• [Exercise] Below are the records. List every line holding the word "burst".

• [Provided records]

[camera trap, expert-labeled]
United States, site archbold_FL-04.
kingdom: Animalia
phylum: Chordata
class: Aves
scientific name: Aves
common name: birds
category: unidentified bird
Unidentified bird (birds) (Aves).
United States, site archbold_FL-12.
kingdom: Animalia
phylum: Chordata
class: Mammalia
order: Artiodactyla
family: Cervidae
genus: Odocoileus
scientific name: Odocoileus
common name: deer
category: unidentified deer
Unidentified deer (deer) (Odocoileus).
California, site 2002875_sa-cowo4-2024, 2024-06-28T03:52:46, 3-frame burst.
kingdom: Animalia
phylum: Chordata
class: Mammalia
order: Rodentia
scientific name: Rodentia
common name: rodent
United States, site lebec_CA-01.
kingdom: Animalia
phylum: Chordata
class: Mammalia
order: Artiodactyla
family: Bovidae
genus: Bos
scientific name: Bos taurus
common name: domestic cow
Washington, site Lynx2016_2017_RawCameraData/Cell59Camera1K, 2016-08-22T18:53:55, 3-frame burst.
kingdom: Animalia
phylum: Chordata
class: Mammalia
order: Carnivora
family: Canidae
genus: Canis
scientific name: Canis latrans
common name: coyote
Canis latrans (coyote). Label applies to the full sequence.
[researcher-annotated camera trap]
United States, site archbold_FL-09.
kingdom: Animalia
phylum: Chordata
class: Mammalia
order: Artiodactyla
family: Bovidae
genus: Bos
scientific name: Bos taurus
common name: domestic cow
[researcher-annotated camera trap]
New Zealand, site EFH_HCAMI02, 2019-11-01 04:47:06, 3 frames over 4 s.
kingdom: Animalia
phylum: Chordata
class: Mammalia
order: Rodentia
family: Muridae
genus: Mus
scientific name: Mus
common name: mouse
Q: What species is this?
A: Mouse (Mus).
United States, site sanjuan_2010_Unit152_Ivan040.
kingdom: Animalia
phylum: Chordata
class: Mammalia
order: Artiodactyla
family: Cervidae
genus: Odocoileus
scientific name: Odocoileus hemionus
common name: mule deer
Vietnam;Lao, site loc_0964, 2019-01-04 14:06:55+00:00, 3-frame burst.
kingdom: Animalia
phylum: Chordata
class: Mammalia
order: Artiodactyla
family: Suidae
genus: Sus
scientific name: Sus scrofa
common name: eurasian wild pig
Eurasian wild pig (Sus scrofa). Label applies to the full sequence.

• [Response]
California, site 2002875_sa-cowo4-2024, 2024-06-28T03:52:46, 3-frame burst.
Washington, site Lynx2016_2017_RawCameraData/Cell59Camera1K, 2016-08-22T18:53:55, 3-frame burst.
Vietnam;Lao, site loc_0964, 2019-01-04 14:06:55+00:00, 3-frame burst.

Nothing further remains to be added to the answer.